Entertainment
Hippo Campus Is All Grown Up Now
The Midwestern art school boys are becoming mature musicians
For four suburban, Midwestern boys, the dissolution of high school brought about the inception of a band with big ambitions—albeit a healthy dose of cautiousness about their future. After all, not every high school band makes it big. But nevertheless, the indie rock band Hippo Campus came into fruition, as the boys behind the band were eager to turn their longtime dream into reality.
Lead singer Jake Luppen explains, “It’s that quest for perfection that we’ve been on for awhile; that quest for perfection that we’ve been on since high school."
Now, several years since their initial formation and after releasing two EPs, holding various festival slots, and touring, the Minnesota band, known for their buoyant riffs and songs filled with juvenile mischief, have developed a sense of maturity, and sound like they're truly coming into their own on their full-length debut, landmark. The album demonstrates the band’s growth; there's a sincerity in both sound and lyric, as they turn their unease with the digital age and their experiences with love and grief into an album that encapsulates their ascent.

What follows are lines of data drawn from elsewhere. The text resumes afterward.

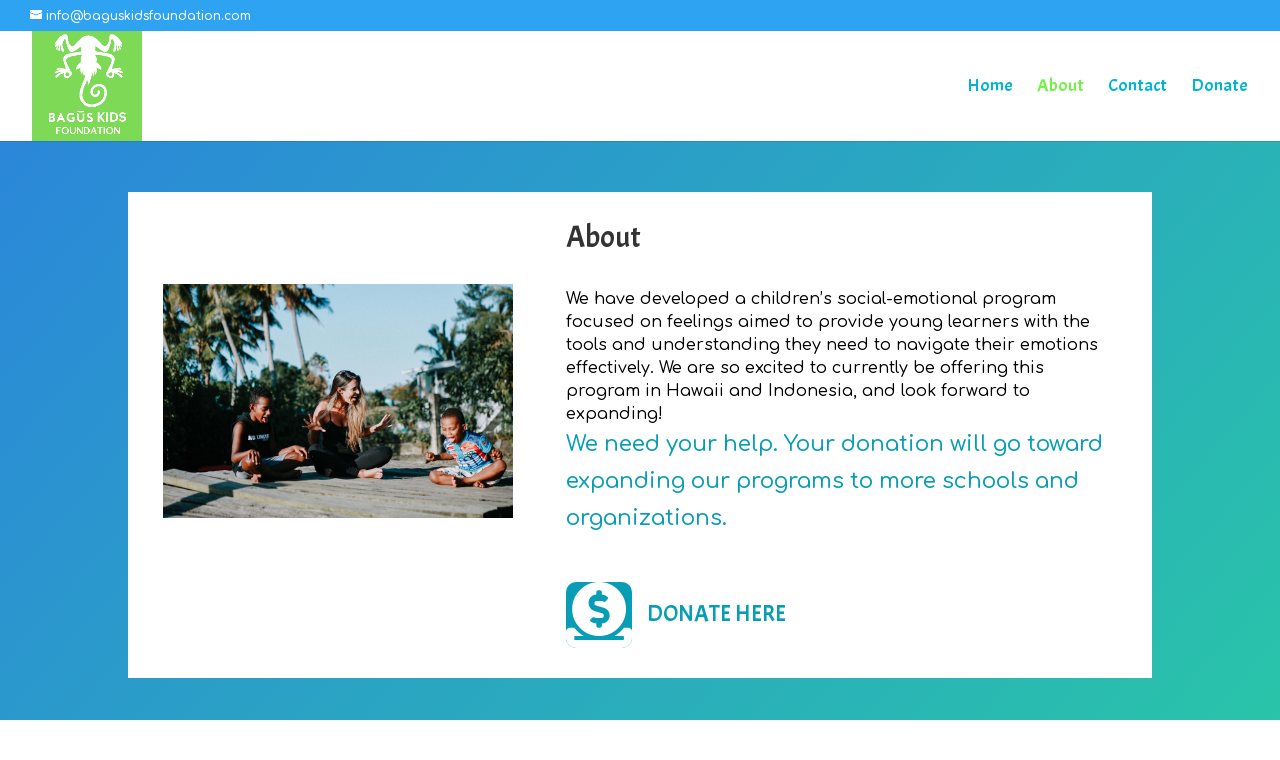

--- FILE ---
content_type: text/javascript
request_url: https://baguskidsfoundation.com/wp-content/uploads/wtfdivi/wp_footer.js?ver=1715024723
body_size: 2
content:
jQuery('#footer-info').html("Copyright &copy; <span class=\"divibooster_year\"><\/span><script>jQuery(function($){$(\".divibooster_year\").text(new Date().getFullYear());});<\/script> Bag\u016ds Kids Foundation - All Rights Reserved  | Site Designed & Developed by <a href=\"http:\/\/www.encinitaswebsitedesigns.com\" target=\"_blank\">Encinitas Website Designs<\/a>");jQuery(function($){});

“Nathan [Stocker, the guitarist] and I, senior year of high school, we were having lunch and talking about frustrations we were having with other projects we were in; it seemed like they were both destined to taper off as college approached. We wanted to make a band that would be successful, and that we would be all in on,” says Luppen. What they created was Hippo Campus, a project made up of danceable guitarwork and witty lyricism, resonant with familiar sounds of fleeting innocence and intentional recklessness.

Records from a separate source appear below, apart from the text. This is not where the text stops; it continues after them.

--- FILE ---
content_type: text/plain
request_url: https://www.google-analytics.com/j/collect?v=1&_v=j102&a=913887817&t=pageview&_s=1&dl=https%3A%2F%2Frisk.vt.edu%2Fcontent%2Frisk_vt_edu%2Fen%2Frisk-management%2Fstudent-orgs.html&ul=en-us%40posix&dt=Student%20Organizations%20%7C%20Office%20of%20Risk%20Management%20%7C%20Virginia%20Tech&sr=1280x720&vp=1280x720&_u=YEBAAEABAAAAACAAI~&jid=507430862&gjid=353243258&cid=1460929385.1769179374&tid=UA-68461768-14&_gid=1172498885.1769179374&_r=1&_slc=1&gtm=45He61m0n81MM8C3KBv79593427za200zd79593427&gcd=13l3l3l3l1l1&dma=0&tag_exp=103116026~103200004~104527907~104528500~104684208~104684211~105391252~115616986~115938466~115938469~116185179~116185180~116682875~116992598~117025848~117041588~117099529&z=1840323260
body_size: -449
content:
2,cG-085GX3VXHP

With landmark, the band has created a sonic divergence from their Bashful Creatures and South EPs, allowing their music to develop from its original, fragile power into a grown-up strength.
“The EPs were very reflective of our high school experience and where we were at when we were writing those tunes; landmark is reflective of what has happened in the past two and a half years or so,” says Luppen. “[It’s] what we were supposed to be making at this time.”

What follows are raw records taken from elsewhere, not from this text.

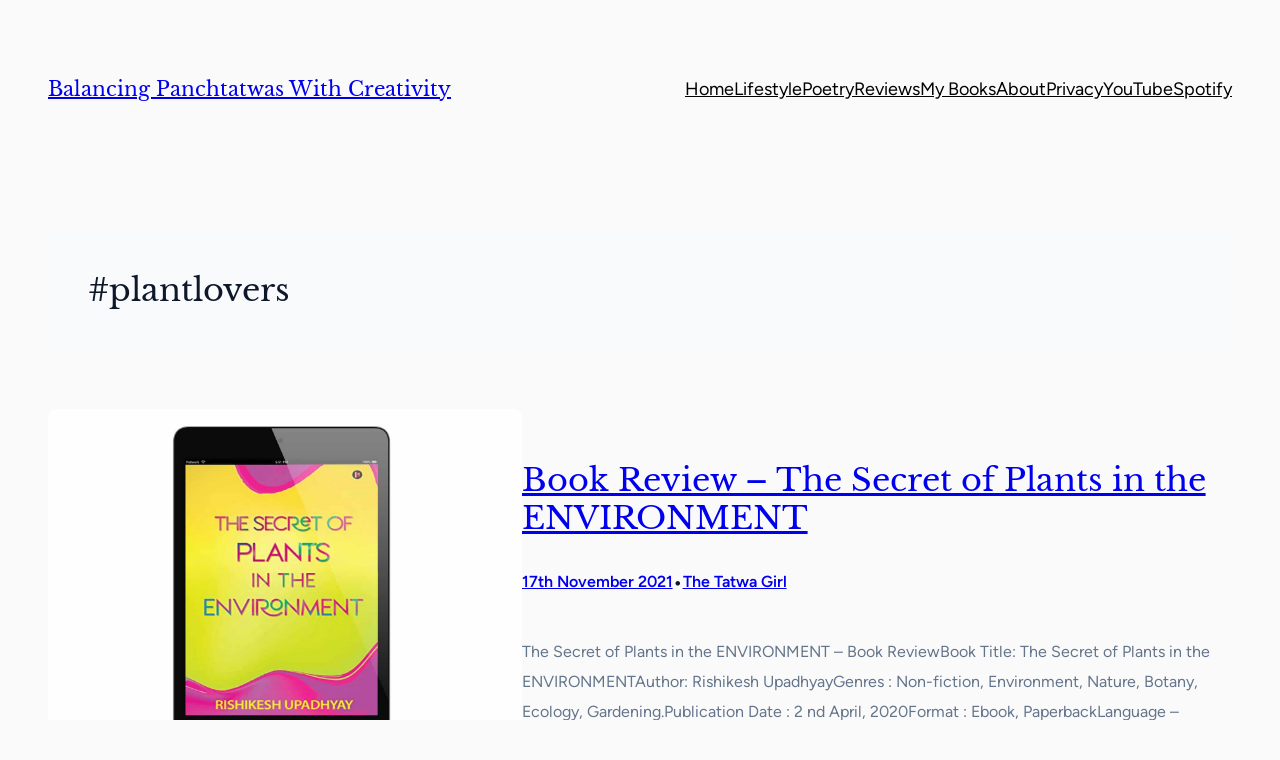

--- FILE ---
content_type: text/html; charset=utf-8
request_url: https://www.google.com/recaptcha/api2/aframe
body_size: 252
content:
<!DOCTYPE HTML><html><head><meta http-equiv="content-type" content="text/html; charset=UTF-8"></head><body><script nonce="GEhACCW_JYXzt3ZMEOJ7yA">/** Anti-fraud and anti-abuse applications only. See google.com/recaptcha */ try{var clients={'sodar':'https://pagead2.googlesyndication.com/pagead/sodar?'};window.addEventListener("message",function(a){try{if(a.source===window.parent){var b=JSON.parse(a.data);var c=clients[b['id']];if(c){var d=document.createElement('img');d.src=c+b['params']+'&rc='+(localStorage.getItem("rc::a")?sessionStorage.getItem("rc::b"):"");window.document.body.appendChild(d);sessionStorage.setItem("rc::e",parseInt(sessionStorage.getItem("rc::e")||0)+1);localStorage.setItem("rc::h",'1768947405360');}}}catch(b){}});window.parent.postMessage("_grecaptcha_ready", "*");}catch(b){}</script></body></html>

Luppen continues, “[For landmark], we had the luxury of having time, we had eight months to do this project… so we had time to really sit with the material in the recording process. We really focused on the individual songs this time around and we tried to not limit ourselves to not just being a two guitar-bass-drums band,” and instead allowed the album to venture into colossal territory with their use of alternative production on tracks like “poems.”
Luppen says, “We went into the record wanting to be ironic,” explaining that they originally intended to mock the internet age, “but it just wasn’t working, because you can only go so far with that. It got to a point where it was like, ‘I don’t know if people want to hear this. I think people just want to hear honesty.’”
He says, “I had a moment where I realized I hadn’t necessarily been writing from a place of personal honesty.” For Luppen, sincerity in storytelling was the key to creating meaningful pieces of which they could be proud. The maturity of the band’s songwriting comes through on album beauties like “epitaph” and “monsoon,” which turn personal experiences of a wistful love affair and the persistence of grief into poetic verses capable of washing over the listener like a wave of contemplation.
“We went into this record with the intention of making something that we would be happy with, to the point where everybody else could hate it and we could still feel good about it at the end of the day. I think, personally, it’s honest and I’m happy with it, and it’s up to everyone else if they like it or not,” Luppen explains.
Though now firmly out of high school, the boys in the band are holding onto the youthful idealism they had when they first set out to pursue the project. Luppen says, “We still have a fire lit under us to push things. I think that something we wanted when we started the band was to always be different from what’s happening, and I know a lot of bands strive for that, but we try to keep our youthful energies in our creativity.”
On the cusp of the release of landmark, Luppen says that the spark between the bandmates burns brighter than ever. “It’s just become [that], the more time goes by, the more we’re family. It’s so far past the level of four friends. It’s basically like we’re brothers. I hope it’ll always be that way.”
Though Hippo Campus are no longer adolescents playing boastful shows out of basements, with their search for honesty and the release of their monumental debut, the Midwestern boys are just at the beginning of their journey.